An Investigation of the Impact of Industry Factors in Asset-Pricing Tests
Posted: 19 May 1998
Date Written: April 1996
This paper seeks to better describe the characteristics that explain the cross section of average stock returns. Fama and French (FF) (1993) argue that book-to-market ratio (BE/ME) proxies for risk which investors require a premium for assuming. An alternative hypothesis proposed by Daniel and Titman (1996) (DT) suggests that BE/ME may price stocks because investors irrationally focus on firm characteristics rather than on risk factor loadings.A firm's BE/ME depends on accounting standards and other elements which vary across industries.

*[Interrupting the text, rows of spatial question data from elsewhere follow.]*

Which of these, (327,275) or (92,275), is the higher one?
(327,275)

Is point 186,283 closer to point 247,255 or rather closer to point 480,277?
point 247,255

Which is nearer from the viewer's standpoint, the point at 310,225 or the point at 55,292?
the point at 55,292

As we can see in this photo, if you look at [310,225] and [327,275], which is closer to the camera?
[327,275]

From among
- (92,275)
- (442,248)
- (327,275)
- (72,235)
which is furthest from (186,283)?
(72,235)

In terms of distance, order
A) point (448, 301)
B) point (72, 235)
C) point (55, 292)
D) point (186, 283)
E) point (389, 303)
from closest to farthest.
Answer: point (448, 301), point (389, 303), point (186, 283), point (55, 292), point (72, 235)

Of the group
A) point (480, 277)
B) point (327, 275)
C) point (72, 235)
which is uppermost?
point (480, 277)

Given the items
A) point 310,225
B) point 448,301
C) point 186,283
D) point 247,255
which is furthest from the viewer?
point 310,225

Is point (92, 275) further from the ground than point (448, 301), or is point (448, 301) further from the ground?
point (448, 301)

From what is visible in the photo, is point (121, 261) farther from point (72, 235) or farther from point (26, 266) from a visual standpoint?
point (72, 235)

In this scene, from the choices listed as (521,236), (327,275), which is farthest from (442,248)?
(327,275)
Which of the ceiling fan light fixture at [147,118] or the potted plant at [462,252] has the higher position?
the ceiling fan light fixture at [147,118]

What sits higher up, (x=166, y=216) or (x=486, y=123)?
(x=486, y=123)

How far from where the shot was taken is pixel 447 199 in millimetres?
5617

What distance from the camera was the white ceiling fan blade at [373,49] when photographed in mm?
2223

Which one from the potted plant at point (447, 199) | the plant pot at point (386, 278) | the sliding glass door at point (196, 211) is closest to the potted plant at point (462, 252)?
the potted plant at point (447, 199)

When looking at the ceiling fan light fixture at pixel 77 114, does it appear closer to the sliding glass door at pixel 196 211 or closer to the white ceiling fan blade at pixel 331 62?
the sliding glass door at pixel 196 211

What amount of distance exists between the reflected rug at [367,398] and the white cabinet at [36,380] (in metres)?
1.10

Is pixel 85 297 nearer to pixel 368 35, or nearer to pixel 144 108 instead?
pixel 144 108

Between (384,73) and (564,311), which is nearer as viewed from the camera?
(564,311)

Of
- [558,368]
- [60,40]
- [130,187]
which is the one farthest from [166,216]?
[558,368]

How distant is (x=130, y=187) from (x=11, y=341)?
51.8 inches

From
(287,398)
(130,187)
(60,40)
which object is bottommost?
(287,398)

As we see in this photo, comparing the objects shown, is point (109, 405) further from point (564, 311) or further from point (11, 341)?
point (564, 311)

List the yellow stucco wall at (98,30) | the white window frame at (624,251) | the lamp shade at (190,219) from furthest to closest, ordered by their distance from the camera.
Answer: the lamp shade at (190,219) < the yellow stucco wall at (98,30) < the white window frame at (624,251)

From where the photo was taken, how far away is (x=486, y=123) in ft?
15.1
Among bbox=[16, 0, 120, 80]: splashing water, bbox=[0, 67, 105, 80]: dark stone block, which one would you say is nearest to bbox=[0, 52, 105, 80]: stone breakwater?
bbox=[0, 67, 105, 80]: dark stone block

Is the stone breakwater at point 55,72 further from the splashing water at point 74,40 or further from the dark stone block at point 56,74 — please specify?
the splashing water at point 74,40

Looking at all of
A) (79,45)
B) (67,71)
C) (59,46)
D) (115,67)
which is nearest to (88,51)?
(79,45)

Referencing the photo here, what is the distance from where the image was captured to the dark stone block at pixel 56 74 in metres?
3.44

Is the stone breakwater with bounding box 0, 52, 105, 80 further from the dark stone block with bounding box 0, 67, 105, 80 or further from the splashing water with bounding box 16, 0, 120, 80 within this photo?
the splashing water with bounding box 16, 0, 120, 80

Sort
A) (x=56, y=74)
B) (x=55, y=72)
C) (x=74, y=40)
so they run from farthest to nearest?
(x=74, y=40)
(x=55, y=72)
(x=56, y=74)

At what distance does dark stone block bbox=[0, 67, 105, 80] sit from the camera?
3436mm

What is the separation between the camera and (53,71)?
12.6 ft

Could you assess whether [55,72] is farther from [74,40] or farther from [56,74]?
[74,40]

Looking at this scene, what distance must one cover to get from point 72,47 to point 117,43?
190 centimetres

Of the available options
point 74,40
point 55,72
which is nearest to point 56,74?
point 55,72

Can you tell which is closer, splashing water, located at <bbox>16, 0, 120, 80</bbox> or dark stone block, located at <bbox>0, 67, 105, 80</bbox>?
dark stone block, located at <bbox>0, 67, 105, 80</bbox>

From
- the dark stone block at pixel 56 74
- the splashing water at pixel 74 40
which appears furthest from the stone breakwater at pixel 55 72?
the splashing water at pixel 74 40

Therefore BE/ME may be a noisy proxy either for risk factor sensitivity or for sources of potential investor irrationality. We attempt to reduce this noise by creating "industry-relative" factor- mimicking portfolios using both inter- and intra-industry BE/ME information.We first document that our portfolios generate significant pricing errors in FF three-factor regressions and may price the FF test assets better than FF's (1993) HML factor. We then use these new factor-mimicking portfolios to explore a hypothesis of Kenneth French, which attempts to reconcile the results of DT with rational asset-pricing. Using our intra-industry factor, we perform asset-pricing tests which may distinguish between the French and DT stories. These tests find no support for the French hypothesis.